In most cases development of bronchitis happens at once after the person has an acute respiratory infection or a catarrhal disease. In view of the fact that these diseases are rather widespread, bronchitis is also diagnosed rather often, and throughout life of people can hurt bronchitis several times. On condition of use of the correct tactics of treatment bronchitis recovers in several days after the beginning, however cough passes not so quickly, and proceeds sometimes in addition several weeks. At those who have bronchitis especially often, can develop afterwards chronic obstructive bronchitis.
Types of bronchitis
It is accepted to distinguish an acute bronchitis and bronchitis chronic. At an acute bronchitis the patient has an acute diffusion inflammatory process of a mucous membrane of a tracheobronchial tree. At the same time the number of bronchial secretion considerably increases, at the person the severe cough at which the phlegm separates is shown.

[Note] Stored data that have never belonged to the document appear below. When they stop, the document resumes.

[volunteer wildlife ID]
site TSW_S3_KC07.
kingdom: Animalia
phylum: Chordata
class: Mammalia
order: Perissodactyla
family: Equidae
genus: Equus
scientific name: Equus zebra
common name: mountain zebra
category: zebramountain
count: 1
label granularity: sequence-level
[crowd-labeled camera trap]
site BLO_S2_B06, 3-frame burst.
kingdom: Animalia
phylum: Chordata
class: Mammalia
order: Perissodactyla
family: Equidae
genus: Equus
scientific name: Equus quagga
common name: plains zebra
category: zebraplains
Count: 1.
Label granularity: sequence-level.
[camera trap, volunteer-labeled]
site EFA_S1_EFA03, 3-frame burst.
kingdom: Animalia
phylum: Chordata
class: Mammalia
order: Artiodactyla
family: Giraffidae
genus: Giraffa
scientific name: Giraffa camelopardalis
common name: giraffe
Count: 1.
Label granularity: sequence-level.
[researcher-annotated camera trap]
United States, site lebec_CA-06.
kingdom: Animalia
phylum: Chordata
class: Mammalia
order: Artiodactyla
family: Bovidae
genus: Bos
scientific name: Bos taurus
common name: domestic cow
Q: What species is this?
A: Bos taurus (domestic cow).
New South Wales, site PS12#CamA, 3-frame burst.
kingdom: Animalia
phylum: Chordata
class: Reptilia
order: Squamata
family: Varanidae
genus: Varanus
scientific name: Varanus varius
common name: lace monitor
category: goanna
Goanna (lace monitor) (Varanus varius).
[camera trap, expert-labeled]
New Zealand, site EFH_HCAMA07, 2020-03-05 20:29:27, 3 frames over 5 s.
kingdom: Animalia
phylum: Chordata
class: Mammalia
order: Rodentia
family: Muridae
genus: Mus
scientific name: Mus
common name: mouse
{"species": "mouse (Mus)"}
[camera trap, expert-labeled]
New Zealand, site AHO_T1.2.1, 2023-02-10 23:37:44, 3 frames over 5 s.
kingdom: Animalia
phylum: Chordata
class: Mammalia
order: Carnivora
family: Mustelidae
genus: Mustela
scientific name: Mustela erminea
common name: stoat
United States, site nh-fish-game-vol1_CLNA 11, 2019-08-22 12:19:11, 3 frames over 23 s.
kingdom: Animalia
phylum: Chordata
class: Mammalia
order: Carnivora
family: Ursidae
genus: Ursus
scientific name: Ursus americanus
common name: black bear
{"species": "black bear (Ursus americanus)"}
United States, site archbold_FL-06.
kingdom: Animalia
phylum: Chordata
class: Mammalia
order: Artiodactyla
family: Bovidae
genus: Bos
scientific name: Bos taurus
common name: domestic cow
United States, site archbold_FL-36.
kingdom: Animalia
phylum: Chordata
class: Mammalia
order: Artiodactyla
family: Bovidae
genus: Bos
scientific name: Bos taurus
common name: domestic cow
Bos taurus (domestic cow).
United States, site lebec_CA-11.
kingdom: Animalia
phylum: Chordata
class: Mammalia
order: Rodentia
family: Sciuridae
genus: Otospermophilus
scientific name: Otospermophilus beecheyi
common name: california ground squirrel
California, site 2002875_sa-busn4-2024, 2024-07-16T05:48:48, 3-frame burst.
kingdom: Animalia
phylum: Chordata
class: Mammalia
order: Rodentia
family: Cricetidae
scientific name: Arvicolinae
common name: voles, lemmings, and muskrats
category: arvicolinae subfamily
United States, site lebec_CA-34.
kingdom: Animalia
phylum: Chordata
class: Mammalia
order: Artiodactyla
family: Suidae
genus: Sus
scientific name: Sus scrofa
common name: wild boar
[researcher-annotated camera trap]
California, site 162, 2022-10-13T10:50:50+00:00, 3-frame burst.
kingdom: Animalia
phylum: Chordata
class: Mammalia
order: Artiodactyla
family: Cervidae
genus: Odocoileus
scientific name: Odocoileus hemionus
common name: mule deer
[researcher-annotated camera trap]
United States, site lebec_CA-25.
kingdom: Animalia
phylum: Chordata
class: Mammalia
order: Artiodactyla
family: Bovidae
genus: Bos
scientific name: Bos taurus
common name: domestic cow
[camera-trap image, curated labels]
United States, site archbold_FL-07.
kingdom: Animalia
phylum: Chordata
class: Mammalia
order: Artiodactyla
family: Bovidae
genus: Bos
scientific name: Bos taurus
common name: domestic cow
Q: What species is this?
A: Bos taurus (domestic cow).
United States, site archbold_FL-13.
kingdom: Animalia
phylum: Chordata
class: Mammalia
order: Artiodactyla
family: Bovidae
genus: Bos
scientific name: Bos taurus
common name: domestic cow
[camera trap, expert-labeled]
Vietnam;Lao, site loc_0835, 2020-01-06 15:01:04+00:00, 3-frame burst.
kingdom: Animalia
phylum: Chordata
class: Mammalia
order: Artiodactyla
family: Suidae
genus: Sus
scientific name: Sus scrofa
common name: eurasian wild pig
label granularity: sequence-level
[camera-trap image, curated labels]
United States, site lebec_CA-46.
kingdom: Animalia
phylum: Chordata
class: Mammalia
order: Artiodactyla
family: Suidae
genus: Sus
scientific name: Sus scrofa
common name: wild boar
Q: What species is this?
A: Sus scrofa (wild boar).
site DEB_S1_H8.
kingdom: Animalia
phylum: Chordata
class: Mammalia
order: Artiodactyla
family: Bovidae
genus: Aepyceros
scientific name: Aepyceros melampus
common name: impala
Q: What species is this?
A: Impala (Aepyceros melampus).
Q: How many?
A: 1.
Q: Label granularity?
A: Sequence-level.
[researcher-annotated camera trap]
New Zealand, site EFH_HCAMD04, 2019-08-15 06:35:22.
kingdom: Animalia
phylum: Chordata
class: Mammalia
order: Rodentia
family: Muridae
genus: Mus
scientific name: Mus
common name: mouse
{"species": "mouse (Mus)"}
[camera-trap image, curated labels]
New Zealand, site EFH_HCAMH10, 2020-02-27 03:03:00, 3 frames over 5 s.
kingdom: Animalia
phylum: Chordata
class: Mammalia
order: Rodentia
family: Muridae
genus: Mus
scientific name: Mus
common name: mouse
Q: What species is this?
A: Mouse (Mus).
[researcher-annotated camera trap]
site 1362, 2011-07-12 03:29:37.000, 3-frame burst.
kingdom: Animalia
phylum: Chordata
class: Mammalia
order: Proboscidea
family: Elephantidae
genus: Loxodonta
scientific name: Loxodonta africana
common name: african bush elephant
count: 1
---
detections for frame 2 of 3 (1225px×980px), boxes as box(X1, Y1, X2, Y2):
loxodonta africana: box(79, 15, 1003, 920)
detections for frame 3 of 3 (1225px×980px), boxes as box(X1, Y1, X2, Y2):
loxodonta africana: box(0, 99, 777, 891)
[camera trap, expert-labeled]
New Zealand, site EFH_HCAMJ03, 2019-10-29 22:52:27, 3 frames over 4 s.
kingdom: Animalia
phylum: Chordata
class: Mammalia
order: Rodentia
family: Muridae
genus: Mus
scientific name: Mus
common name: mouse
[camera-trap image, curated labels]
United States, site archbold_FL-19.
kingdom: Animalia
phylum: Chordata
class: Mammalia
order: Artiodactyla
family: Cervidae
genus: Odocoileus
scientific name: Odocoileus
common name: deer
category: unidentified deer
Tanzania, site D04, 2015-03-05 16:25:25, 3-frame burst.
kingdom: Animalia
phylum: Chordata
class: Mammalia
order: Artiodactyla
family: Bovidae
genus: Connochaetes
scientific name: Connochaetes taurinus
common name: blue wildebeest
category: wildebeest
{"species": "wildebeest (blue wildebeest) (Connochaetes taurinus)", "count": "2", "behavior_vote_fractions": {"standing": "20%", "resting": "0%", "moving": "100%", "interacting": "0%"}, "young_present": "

At chronic bronchitis there is a progressing diffusion defeat of a bronchial tree at which the secretory device of a mucous membrane is reconstructed, and the inflammation develops. The patient has a strengthened secretion of a phlegm, cleaning and protective function of bronchial tubes is broken. At patients for whom chronic bronchitis is diagnosed cough with expectoration is shown. At the same time the similar state lasts till some months in a year.
At acute and chronic bronchitis treatment of diseases considerably differs.
Bronchitis in children and in adults is caused by the same viruses which provoke emergence of ORZ or cold. But at the same time characteristic of bronchitis is the probability of accession of consecutive infection.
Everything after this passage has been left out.